Chris Hedges [*]
Bem, acabou. Não a eleição. A
democracia capitalista. Por mais tendenciosa que fosse para os interesses dos
ricos e mais hostil para os pobres e minorias, a democracia capitalista pelo
menos oferecia a possibilidade de migalhas de reformas graduais. Agora é um
cadáver. A iconografia e a retórica permanecem as mesmas. Mas é um elaborado e
vazio reality show, financiado pelos oligarcas que controlam a
sociedade – 1,51 mil milhões de dólares para a campanha de Biden, 1,57 mil
milhões para a campanha de Trump – para nos fazerem pensar que há escolhas. Não
há. O duelo entre o discurso palavroso e vazio de Trump e o de Biden com
dificuldades de expressão foi concebido para mascarar a verdade. Os oligarcas
ganham sempre. As pessoas perdem sempre. Não importa quem se senta na Casa
Branca. Os EUA são um estado falido.
"O sonho americano ficou sem combustível", escreveu o romancista J.G.

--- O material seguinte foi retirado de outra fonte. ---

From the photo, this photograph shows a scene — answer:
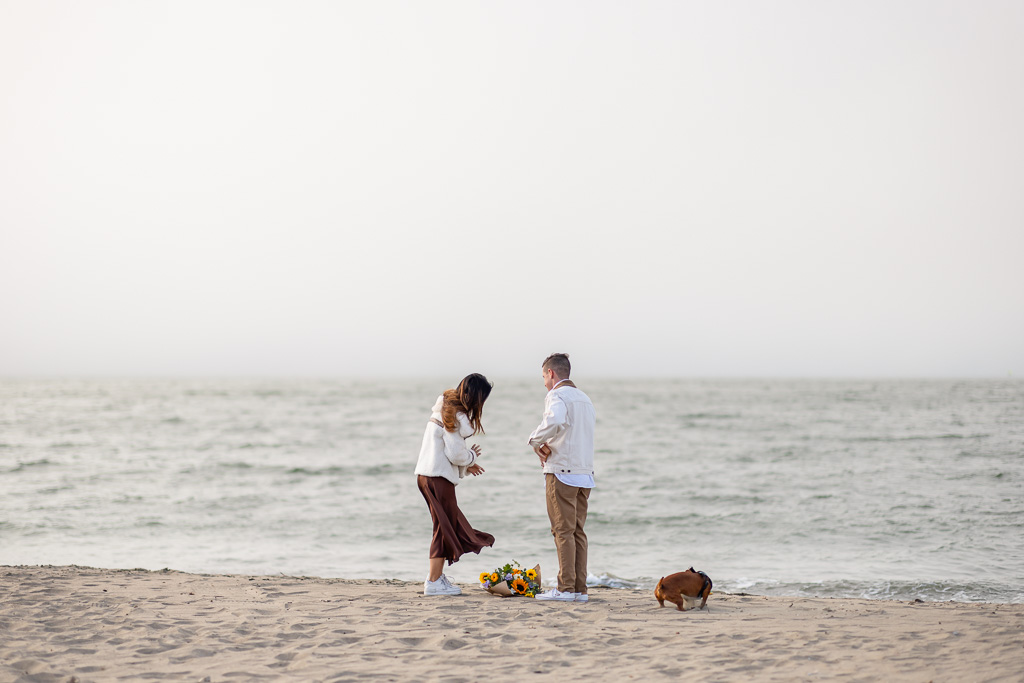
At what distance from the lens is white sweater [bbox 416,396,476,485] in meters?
5.77

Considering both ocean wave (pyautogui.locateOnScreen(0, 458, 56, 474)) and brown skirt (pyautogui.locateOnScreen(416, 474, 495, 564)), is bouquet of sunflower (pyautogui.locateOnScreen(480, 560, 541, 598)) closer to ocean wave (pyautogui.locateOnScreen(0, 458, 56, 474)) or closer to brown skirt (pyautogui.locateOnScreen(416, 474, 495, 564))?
brown skirt (pyautogui.locateOnScreen(416, 474, 495, 564))

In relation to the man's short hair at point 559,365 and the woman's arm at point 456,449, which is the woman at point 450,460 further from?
the man's short hair at point 559,365

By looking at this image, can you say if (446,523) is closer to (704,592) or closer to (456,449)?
(456,449)

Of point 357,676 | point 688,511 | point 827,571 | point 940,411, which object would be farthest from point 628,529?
point 940,411

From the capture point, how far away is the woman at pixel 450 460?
18.9 ft

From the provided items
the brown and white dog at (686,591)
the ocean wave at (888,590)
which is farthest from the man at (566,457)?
the ocean wave at (888,590)

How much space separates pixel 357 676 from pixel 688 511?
918cm

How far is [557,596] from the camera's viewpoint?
5.82 m

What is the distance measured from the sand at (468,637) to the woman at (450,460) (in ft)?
1.55

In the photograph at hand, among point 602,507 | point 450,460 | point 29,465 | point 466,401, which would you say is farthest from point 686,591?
point 29,465

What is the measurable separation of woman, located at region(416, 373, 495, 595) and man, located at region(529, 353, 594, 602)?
54 centimetres

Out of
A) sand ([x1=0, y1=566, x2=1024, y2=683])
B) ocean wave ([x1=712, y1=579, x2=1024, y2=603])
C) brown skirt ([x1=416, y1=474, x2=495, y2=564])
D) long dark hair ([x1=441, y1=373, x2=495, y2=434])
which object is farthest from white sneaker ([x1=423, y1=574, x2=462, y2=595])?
ocean wave ([x1=712, y1=579, x2=1024, y2=603])

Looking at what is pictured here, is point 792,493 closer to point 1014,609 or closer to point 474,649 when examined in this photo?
point 1014,609

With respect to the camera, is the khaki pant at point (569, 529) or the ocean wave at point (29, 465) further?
the ocean wave at point (29, 465)
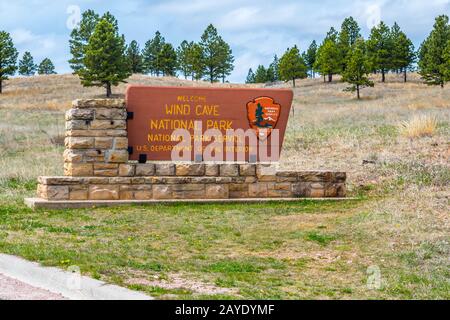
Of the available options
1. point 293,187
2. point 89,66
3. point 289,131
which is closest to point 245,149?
point 293,187

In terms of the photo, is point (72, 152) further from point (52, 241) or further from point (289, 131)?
Result: point (289, 131)

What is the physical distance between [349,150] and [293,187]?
6192 millimetres

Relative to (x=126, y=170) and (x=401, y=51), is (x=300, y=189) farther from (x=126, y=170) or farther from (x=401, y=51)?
(x=401, y=51)

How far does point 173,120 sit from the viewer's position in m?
14.5

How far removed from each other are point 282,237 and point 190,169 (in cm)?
473

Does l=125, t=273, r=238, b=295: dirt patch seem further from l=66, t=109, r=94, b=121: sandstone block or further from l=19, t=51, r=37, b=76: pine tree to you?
l=19, t=51, r=37, b=76: pine tree

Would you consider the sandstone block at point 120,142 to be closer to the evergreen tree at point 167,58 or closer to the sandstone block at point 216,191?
the sandstone block at point 216,191

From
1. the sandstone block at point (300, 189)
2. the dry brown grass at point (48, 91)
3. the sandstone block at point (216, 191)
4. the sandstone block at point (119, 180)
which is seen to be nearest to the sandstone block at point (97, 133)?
the sandstone block at point (119, 180)

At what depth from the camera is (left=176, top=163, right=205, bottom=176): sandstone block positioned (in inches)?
562

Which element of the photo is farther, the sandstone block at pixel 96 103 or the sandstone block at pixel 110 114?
the sandstone block at pixel 110 114

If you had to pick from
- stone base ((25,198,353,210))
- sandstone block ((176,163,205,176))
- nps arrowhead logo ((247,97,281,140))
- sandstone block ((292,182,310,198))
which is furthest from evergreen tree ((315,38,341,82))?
stone base ((25,198,353,210))

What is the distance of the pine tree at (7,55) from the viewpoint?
7399 cm

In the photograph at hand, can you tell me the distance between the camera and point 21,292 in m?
6.24

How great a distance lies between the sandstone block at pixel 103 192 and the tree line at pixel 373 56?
55069mm
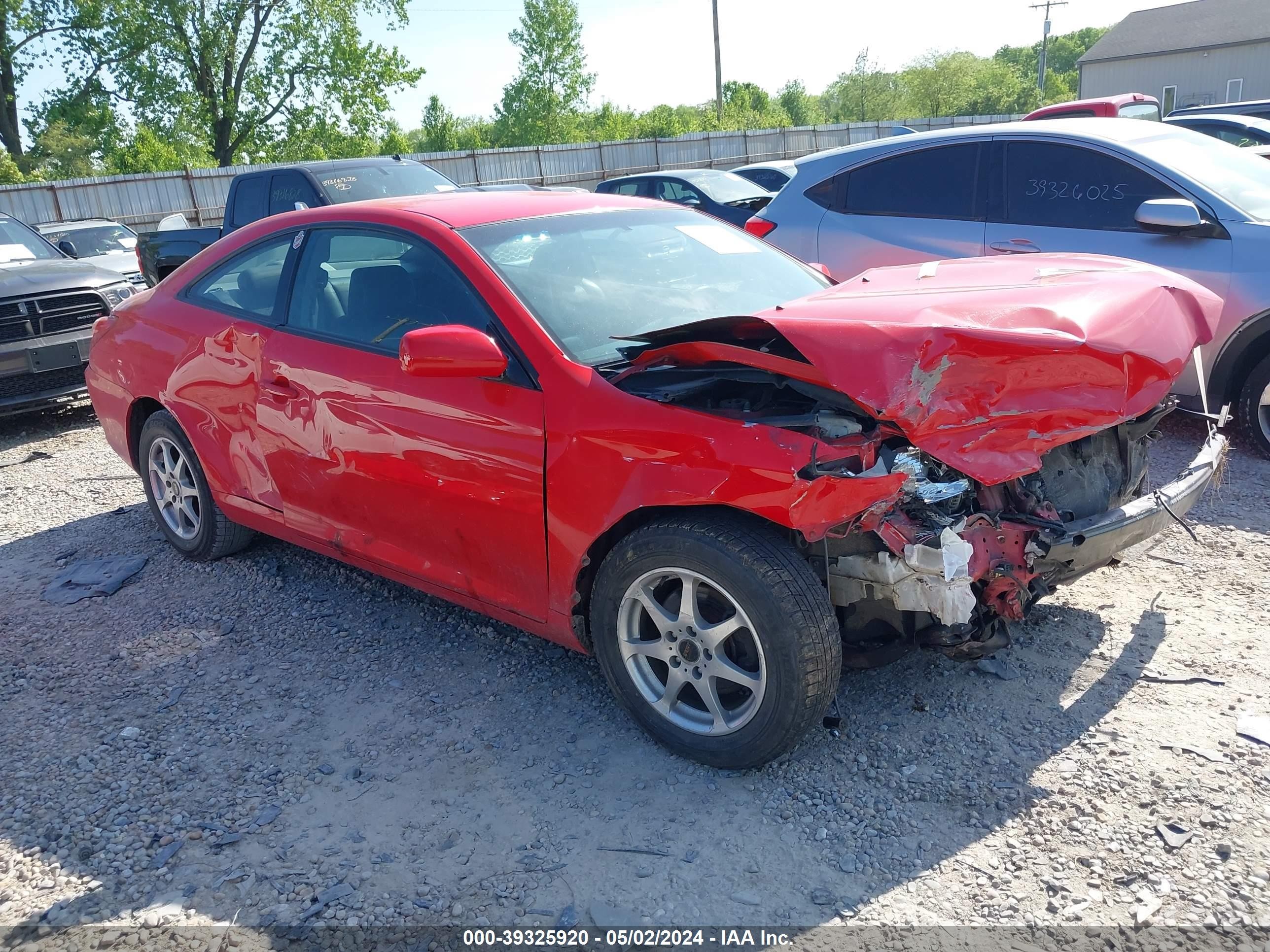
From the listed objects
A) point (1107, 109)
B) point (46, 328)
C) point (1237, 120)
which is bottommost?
point (46, 328)

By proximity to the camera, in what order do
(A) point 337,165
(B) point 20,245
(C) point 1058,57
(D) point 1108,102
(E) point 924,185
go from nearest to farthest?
1. (E) point 924,185
2. (D) point 1108,102
3. (B) point 20,245
4. (A) point 337,165
5. (C) point 1058,57

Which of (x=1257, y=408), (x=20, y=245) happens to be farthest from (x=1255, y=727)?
(x=20, y=245)

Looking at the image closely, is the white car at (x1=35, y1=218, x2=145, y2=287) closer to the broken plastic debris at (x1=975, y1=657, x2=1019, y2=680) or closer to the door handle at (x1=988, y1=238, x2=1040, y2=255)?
the door handle at (x1=988, y1=238, x2=1040, y2=255)

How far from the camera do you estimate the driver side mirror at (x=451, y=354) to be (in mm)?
3135

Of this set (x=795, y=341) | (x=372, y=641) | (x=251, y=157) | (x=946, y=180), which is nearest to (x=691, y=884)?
(x=795, y=341)

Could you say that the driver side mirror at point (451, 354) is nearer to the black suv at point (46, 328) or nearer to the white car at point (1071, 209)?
the white car at point (1071, 209)

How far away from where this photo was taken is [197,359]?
446cm

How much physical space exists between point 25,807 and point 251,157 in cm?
4070

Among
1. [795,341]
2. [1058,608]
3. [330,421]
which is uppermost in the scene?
[795,341]

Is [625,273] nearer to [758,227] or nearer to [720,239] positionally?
[720,239]

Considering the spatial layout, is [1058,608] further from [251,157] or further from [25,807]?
[251,157]

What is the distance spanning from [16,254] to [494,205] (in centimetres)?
744

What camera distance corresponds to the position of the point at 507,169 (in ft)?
95.3

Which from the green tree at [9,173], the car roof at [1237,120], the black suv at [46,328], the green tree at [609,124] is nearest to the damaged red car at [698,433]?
the black suv at [46,328]
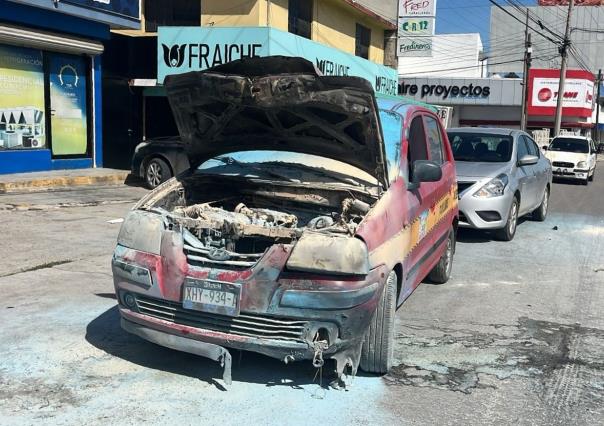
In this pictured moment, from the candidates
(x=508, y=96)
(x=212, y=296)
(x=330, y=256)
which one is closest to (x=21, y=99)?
(x=212, y=296)

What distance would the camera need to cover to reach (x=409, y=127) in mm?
5281

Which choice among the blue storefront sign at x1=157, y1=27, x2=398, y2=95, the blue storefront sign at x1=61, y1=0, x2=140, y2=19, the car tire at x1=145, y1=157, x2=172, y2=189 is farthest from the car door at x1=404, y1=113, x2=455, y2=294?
the blue storefront sign at x1=61, y1=0, x2=140, y2=19

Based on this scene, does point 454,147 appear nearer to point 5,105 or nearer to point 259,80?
point 259,80

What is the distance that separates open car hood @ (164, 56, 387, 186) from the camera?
14.1 ft

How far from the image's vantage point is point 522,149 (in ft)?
34.3

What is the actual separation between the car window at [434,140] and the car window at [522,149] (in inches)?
163

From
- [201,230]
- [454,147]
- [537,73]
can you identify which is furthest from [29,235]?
[537,73]

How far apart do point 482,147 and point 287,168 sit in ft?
19.7

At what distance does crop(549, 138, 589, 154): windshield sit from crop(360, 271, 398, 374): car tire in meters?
19.0

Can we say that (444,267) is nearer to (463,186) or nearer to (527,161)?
(463,186)

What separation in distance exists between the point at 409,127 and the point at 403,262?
4.07 ft

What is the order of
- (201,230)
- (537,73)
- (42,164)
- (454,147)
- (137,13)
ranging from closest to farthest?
1. (201,230)
2. (454,147)
3. (42,164)
4. (137,13)
5. (537,73)

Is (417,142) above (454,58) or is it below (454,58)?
below

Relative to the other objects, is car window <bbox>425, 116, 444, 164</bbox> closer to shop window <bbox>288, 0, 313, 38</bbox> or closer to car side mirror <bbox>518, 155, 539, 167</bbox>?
car side mirror <bbox>518, 155, 539, 167</bbox>
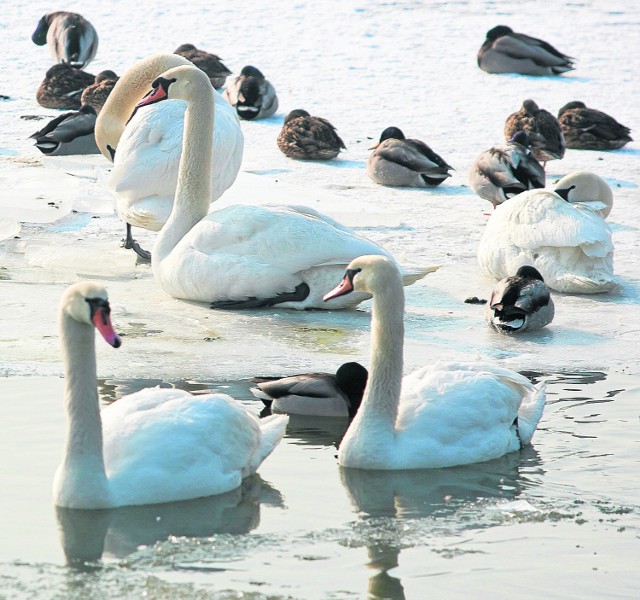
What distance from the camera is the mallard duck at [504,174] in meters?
10.3

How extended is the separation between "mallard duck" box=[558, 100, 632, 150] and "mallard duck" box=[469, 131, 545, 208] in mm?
2065

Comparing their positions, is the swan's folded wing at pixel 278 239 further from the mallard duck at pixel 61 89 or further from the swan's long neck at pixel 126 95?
the mallard duck at pixel 61 89

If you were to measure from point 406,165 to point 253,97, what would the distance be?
3236 millimetres

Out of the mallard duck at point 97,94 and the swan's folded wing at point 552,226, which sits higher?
the mallard duck at point 97,94

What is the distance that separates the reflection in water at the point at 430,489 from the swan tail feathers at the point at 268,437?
295mm

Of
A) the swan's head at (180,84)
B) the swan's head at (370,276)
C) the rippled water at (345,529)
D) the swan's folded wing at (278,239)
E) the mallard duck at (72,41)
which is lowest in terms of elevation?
the rippled water at (345,529)

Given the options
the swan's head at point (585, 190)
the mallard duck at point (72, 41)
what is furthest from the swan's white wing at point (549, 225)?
the mallard duck at point (72, 41)

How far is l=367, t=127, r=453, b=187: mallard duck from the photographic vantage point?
1109 cm

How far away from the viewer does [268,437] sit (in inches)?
210

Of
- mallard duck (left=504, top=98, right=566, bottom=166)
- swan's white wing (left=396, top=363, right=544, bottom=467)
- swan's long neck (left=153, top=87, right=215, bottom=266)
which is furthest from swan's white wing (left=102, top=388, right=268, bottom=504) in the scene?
mallard duck (left=504, top=98, right=566, bottom=166)

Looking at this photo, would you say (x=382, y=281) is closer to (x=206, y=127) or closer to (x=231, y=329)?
(x=231, y=329)

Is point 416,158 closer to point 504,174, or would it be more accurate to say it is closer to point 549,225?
point 504,174

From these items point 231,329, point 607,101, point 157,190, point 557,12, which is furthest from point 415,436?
point 557,12

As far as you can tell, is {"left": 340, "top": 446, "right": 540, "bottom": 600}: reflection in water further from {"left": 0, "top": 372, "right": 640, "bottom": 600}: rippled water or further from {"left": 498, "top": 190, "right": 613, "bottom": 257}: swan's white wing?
{"left": 498, "top": 190, "right": 613, "bottom": 257}: swan's white wing
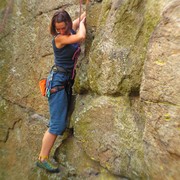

Ballard. "O carro parou. Já não abastece o mundo com suas imagens, seus
sonhos, suas fantasias. Não mais. Acabou. Agora o que fornece ao mundo são os
seus pesadelos".
Muitos dos seus participantes mataram a sociedade aberta da América. [NT] Foram
os oligarcas que compraram o processo eleitoral, os tribunais e os media, os
lobistas que redigem a legislação que nos empobrece e permite que se acumulem
quantias obscenas de riqueza e poder irrestrito. Os militaristas e a indústria
de guerra que drenaram o tesouro nacional para montar guerras inúteis e sem fim
que esbanjaram cerca de 7 milhões de milhões de dólares e nos transformaram em
párias internacionais.
Também os executivos que arrecadam em bónus e pacotes de compensação dezenas de
milhões de dólares, que enviaram empregos para o exterior e deixaram nossas
cidades em ruínas e nossos trabalhadores na miséria e desespero, sem um
rendimento de subsistência e sem esperança no futuro. A indústria de
combustíveis fósseis que fez guerra à ciência e optou por lucros em vez da
iminente extinção da espécie humana. A imprensa que transformou as notícias em
entretenimento acéfalo e de claques partidárias. Os intelectuais que se
retiraram para as universidades para pregar o absolutismo moral da política de
identidade e do multiculturalismo, enquanto viravam as costas à guerra
económica que estava a ser travada contra a classe trabalhadora e ao ataque
implacável às liberdades civis. E, claro, a classe liberal irresponsável e
hipócrita que não faz nada além de falar, falar, falar. [NT: recordamos que
"liberal" nos EUA, corresponde mutatis mutandis às várias
tendências social-democratas na Europa]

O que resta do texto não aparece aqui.